* [BRIEF]: Reproduce word for word the portion of the text on Abul Farah Tartusi below, starting with "Mohammad Yousuf Abul Farah Tartusi ()" and going on through "Mohammad Qureshi Hakkari.".

Mohammad Yousuf Abul Farah Tartusi () was a popular Sufi Muslim saint. He is regarded as one of the common ancestors of the Sufi Tariqahs, which form an unbroken chain to the Islamic prophet Muhammad.

Biography
Mohammad Yousuf Abul Farah Tartusi born on August 21, 1016 CE (15 Rabi ul Awwal 407 AH) in Tartus, Syria. His father's name was Shaikh Abdullah bin Younus Tartusi. His given name was Mohammad Yousuf, while his patronymic was Abul Farah. He is sometimes given the title Alauddin.

He was known as a Qutb, which in Sufism is a perfect human being, otherwise known as al-insān al-kāmil, "The Universal Man" at  the top of the saintly hierarchy. of his time known for performing miracles. He was said to have had such intense level of tawakkul and sabr that worldly matters did not concern him.

His spiritual successor was Shaikh Abul Hassan Ali bin Mohammad Qureshi Hakkari.

Abul Farah Tartusi died on October 28, 1055 CE (3 Sha'aban 447 AH), during the Abbasid Caliphate. His mausoleum is in Baghdad, Iraq.

* [GIVEN INFORMATION]:

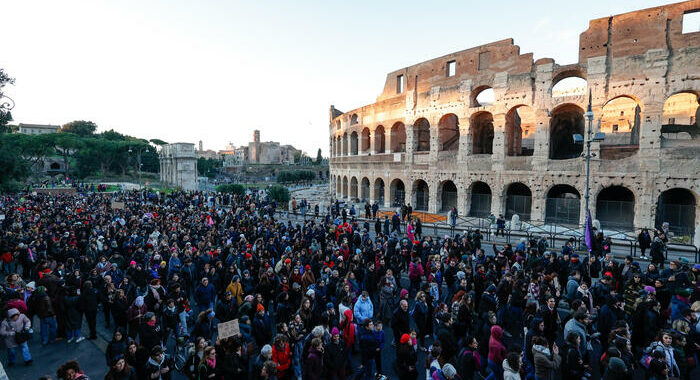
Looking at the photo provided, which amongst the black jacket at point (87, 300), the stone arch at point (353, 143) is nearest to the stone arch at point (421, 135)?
the stone arch at point (353, 143)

* [FULL OUTPUT]:
Mohammad Yousuf Abul Farah Tartusi () was a popular Sufi Muslim saint. He is regarded as one of the common ancestors of the Sufi Tariqahs, which form an unbroken chain to the Islamic prophet Muhammad.

Biography
Mohammad Yousuf Abul Farah Tartusi born on August 21, 1016 CE (15 Rabi ul Awwal 407 AH) in Tartus, Syria. His father's name was Shaikh Abdullah bin Younus Tartusi. His given name was Mohammad Yousuf, while his patronymic was Abul Farah. He is sometimes given the title Alauddin.

He was known as a Qutb, which in Sufism is a perfect human being, otherwise known as al-insān al-kāmil, "The Universal Man" at  the top of the saintly hierarchy. of his time known for performing miracles. He was said to have had such intense level of tawakkul and sabr that worldly matters did not concern him.

His spiritual successor was Shaikh Abul Hassan Ali bin Mohammad Qureshi Hakkari.